### Exercise
Return every line of the data exactly as it appears.

= = =

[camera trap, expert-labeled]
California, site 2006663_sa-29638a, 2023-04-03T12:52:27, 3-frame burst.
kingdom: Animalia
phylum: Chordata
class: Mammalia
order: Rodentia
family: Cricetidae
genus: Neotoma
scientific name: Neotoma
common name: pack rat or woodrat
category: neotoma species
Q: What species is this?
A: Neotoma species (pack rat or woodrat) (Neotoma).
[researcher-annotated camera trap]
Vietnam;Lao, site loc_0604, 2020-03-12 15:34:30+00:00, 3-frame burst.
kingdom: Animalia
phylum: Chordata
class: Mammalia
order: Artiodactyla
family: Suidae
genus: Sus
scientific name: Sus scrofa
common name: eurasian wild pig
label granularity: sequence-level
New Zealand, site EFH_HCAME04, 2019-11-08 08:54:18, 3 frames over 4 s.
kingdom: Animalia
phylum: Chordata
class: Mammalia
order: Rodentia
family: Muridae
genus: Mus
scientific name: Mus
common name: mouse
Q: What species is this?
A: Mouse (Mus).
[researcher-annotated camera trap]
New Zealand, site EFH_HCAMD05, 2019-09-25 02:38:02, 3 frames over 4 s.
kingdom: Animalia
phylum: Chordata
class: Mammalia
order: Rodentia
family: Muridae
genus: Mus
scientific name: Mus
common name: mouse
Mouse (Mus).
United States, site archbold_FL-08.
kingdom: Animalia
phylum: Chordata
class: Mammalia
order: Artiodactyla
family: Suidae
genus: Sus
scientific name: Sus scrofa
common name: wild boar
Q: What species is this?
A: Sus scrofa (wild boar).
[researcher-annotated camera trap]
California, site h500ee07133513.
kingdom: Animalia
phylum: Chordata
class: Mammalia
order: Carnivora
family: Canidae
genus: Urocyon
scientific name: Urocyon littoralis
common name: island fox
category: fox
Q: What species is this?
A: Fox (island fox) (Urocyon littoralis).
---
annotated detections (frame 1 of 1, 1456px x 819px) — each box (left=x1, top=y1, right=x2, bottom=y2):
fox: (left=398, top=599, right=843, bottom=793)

= = =

### Reply to the exercise
[camera trap, expert-labeled]
California, site 2006663_sa-29638a, 2023-04-03T12:52:27, 3-frame burst.
kingdom: Animalia
phylum: Chordata
class: Mammalia
order: Rodentia
family: Cricetidae
genus: Neotoma
scientific name: Neotoma
common name: pack rat or woodrat
category: neotoma species
Q: What species is this?
A: Neotoma species (pack rat or woodrat) (Neotoma).
[researcher-annotated camera trap]
Vietnam;Lao, site loc_0604, 2020-03-12 15:34:30+00:00, 3-frame burst.
kingdom: Animalia
phylum: Chordata
class: Mammalia
order: Artiodactyla
family: Suidae
genus: Sus
scientific name: Sus scrofa
common name: eurasian wild pig
label granularity: sequence-level
New Zealand, site EFH_HCAME04, 2019-11-08 08:54:18, 3 frames over 4 s.
kingdom: Animalia
phylum: Chordata
class: Mammalia
order: Rodentia
family: Muridae
genus: Mus
scientific name: Mus
common name: mouse
Q: What species is this?
A: Mouse (Mus).
[researcher-annotated camera trap]
New Zealand, site EFH_HCAMD05, 2019-09-25 02:38:02, 3 frames over 4 s.
kingdom: Animalia
phylum: Chordata
class: Mammalia
order: Rodentia
family: Muridae
genus: Mus
scientific name: Mus
common name: mouse
Mouse (Mus).
United States, site archbold_FL-08.
kingdom: Animalia
phylum: Chordata
class: Mammalia
order: Artiodactyla
family: Suidae
genus: Sus
scientific name: Sus scrofa
common name: wild boar
Q: What species is this?
A: Sus scrofa (wild boar).
[researcher-annotated camera trap]
California, site h500ee07133513.
kingdom: Animalia
phylum: Chordata
class: Mammalia
order: Carnivora
family: Canidae
genus: Urocyon
scientific name: Urocyon littoralis
common name: island fox
category: fox
Q: What species is this?
A: Fox (island fox) (Urocyon littoralis).
---
annotated detections (frame 1 of 1, 1456px x 819px) — each box (left=x1, top=y1, right=x2, bottom=y2):
fox: (left=398, top=599, right=843, bottom=793)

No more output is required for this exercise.